(RECORDS PROVIDED):
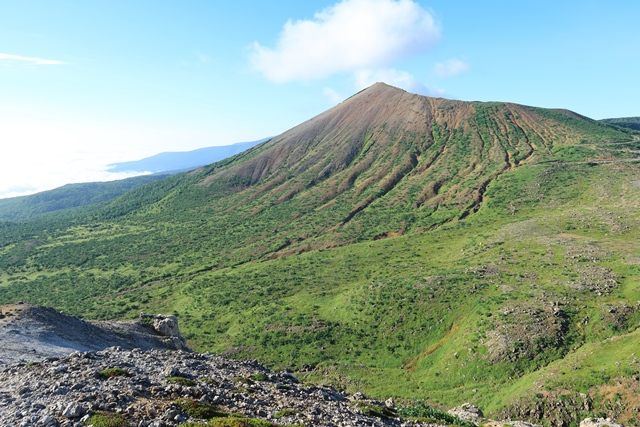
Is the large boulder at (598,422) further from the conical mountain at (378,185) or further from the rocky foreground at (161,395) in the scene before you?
the conical mountain at (378,185)

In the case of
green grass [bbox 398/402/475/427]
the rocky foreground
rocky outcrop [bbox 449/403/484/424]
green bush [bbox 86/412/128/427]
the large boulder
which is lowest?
rocky outcrop [bbox 449/403/484/424]

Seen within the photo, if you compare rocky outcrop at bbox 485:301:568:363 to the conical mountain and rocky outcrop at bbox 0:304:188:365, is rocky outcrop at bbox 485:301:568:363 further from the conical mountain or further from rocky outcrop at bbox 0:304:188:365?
the conical mountain

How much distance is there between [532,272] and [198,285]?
64.8m

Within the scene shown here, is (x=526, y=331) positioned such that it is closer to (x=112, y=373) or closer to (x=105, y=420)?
(x=112, y=373)

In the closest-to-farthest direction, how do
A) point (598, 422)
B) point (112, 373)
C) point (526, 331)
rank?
point (112, 373) < point (598, 422) < point (526, 331)

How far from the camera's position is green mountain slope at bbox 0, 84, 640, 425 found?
4903cm

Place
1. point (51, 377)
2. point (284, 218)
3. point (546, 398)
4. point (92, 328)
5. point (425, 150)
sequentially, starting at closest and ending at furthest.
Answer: point (51, 377) < point (546, 398) < point (92, 328) < point (284, 218) < point (425, 150)

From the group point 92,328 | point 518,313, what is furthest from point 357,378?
point 92,328

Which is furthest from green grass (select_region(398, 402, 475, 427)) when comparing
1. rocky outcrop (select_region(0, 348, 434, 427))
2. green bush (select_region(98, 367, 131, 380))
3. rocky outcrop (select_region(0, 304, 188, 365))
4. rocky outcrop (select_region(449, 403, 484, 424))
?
rocky outcrop (select_region(0, 304, 188, 365))

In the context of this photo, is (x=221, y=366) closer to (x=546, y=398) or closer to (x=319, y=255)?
(x=546, y=398)

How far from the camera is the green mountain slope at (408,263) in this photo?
161 feet

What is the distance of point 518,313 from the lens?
5378 centimetres

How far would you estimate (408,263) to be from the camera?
281 feet

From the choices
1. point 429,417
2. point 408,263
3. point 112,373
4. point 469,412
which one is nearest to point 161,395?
point 112,373
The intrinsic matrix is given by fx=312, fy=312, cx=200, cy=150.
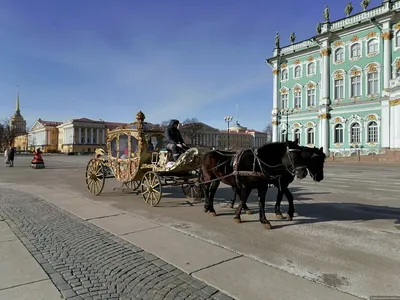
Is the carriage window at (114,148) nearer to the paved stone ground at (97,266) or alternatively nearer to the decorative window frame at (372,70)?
the paved stone ground at (97,266)

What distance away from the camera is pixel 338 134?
151ft

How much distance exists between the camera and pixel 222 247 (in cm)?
514

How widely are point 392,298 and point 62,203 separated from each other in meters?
8.51

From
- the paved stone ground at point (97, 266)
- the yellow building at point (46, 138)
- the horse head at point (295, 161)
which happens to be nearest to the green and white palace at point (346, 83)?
the horse head at point (295, 161)

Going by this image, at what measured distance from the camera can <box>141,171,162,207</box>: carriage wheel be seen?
28.4ft

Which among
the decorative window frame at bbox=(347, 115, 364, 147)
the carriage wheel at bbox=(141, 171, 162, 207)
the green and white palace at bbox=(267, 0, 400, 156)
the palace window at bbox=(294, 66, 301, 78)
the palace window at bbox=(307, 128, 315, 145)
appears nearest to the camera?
the carriage wheel at bbox=(141, 171, 162, 207)

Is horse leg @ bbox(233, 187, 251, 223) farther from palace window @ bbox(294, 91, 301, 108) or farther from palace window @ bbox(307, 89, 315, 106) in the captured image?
palace window @ bbox(294, 91, 301, 108)

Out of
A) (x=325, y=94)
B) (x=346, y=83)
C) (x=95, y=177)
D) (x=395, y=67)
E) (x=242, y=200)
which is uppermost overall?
(x=395, y=67)

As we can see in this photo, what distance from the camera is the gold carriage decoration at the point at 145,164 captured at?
871cm

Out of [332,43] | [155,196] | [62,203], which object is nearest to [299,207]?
[155,196]

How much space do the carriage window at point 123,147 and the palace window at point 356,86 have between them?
41.9 m

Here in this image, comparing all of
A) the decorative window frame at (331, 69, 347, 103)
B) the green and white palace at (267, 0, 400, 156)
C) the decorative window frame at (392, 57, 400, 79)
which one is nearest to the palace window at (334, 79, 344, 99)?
the green and white palace at (267, 0, 400, 156)

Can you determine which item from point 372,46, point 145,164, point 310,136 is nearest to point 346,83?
point 372,46

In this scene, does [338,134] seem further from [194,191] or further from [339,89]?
[194,191]
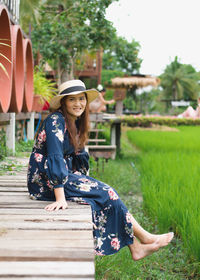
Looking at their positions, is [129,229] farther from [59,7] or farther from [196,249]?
[59,7]

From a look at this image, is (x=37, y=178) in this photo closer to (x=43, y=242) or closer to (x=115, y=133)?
(x=43, y=242)

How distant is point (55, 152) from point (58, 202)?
246 mm

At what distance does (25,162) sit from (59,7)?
18.9 feet

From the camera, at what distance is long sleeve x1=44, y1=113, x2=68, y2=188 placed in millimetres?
1716

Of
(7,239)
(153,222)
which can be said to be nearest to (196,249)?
(153,222)

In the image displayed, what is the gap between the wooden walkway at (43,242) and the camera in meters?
1.00

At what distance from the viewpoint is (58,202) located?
170cm

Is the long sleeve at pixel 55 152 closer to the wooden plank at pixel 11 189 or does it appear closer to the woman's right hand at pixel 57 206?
the woman's right hand at pixel 57 206

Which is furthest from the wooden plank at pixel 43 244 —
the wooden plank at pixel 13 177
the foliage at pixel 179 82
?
the foliage at pixel 179 82

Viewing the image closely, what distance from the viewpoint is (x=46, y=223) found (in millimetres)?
1454

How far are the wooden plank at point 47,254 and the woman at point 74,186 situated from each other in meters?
0.52

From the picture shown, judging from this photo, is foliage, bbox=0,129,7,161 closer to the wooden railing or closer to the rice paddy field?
the wooden railing

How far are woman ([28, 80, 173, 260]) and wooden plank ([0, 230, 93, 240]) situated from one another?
330 mm

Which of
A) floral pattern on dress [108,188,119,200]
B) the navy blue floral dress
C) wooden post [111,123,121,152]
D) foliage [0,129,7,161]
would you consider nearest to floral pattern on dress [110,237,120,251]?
the navy blue floral dress
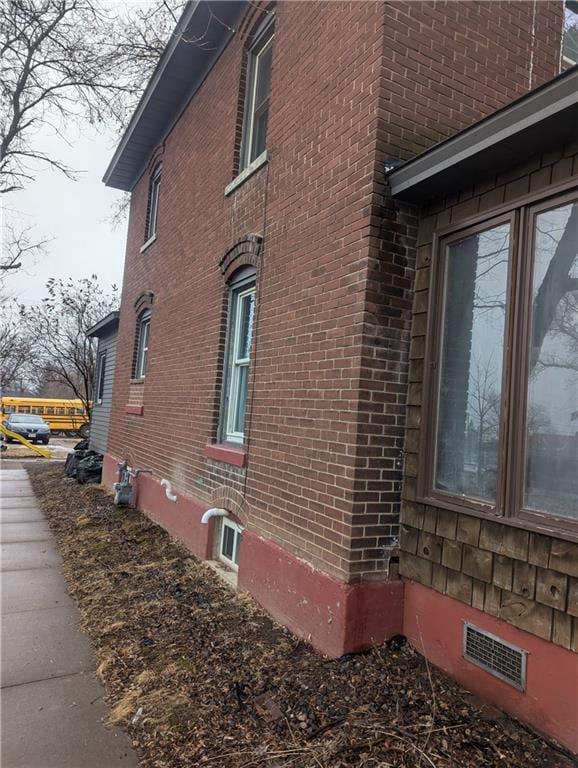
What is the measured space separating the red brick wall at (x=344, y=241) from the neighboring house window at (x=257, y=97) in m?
0.43

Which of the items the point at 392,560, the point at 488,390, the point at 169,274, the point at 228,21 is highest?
the point at 228,21

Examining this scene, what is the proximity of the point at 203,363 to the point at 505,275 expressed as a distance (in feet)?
13.9

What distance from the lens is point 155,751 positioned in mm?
2846

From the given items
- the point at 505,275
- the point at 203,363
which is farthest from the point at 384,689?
the point at 203,363

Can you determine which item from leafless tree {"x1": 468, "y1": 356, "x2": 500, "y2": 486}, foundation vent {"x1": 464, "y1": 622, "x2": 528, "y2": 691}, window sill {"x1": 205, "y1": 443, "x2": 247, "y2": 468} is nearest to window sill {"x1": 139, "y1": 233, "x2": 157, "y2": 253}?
window sill {"x1": 205, "y1": 443, "x2": 247, "y2": 468}

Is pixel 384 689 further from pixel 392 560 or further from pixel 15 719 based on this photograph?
pixel 15 719

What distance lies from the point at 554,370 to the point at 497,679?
5.93ft

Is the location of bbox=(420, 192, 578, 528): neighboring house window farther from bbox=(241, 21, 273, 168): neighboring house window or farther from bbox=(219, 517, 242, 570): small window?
bbox=(241, 21, 273, 168): neighboring house window

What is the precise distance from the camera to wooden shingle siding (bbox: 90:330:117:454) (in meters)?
13.7

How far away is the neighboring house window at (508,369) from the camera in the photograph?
117 inches

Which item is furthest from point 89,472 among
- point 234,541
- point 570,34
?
point 570,34

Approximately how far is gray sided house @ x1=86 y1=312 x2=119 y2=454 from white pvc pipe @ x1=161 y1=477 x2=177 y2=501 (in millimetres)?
5957

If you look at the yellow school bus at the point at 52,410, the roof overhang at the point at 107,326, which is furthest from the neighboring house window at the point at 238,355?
the yellow school bus at the point at 52,410

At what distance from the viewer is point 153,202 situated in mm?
10898
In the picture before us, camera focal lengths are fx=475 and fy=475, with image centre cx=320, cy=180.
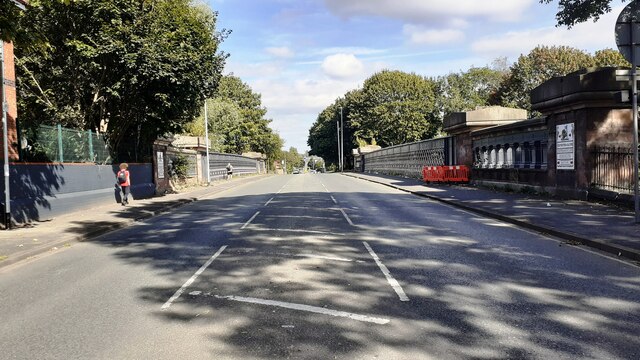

(SET EXERCISE):
Put the lines from the one containing "Is pixel 384" through the end of the records into a JSON list of strings, one string per line. Skip blank lines and leave out the pictures.

(TASK ANSWER):
[
  "Is pixel 384 689 further from pixel 392 560 or further from pixel 15 719 based on this photograph?",
  "pixel 15 719",
  "What distance lies from the point at 554,370 to the point at 497,679?",
  "5.93ft",
  "Is the location of bbox=(420, 192, 578, 528): neighboring house window farther from bbox=(241, 21, 273, 168): neighboring house window or farther from bbox=(219, 517, 242, 570): small window?",
  "bbox=(241, 21, 273, 168): neighboring house window",
  "What is the precise distance from the camera to wooden shingle siding (bbox: 90:330:117:454) (in meters)?",
  "13.7",
  "How far away is the neighboring house window at (508,369) from the camera in the photograph?",
  "117 inches",
  "Which item is furthest from point 89,472 among",
  "- point 234,541",
  "- point 570,34",
  "?",
  "point 570,34",
  "Approximately how far is gray sided house @ x1=86 y1=312 x2=119 y2=454 from white pvc pipe @ x1=161 y1=477 x2=177 y2=501 (in millimetres)?",
  "5957",
  "If you look at the yellow school bus at the point at 52,410, the roof overhang at the point at 107,326, which is furthest from the neighboring house window at the point at 238,355?",
  "the yellow school bus at the point at 52,410",
  "At what distance from the viewer is point 153,202 situated in mm?",
  "10898",
  "In the picture before us, camera focal lengths are fx=475 and fy=475, with image centre cx=320, cy=180."
]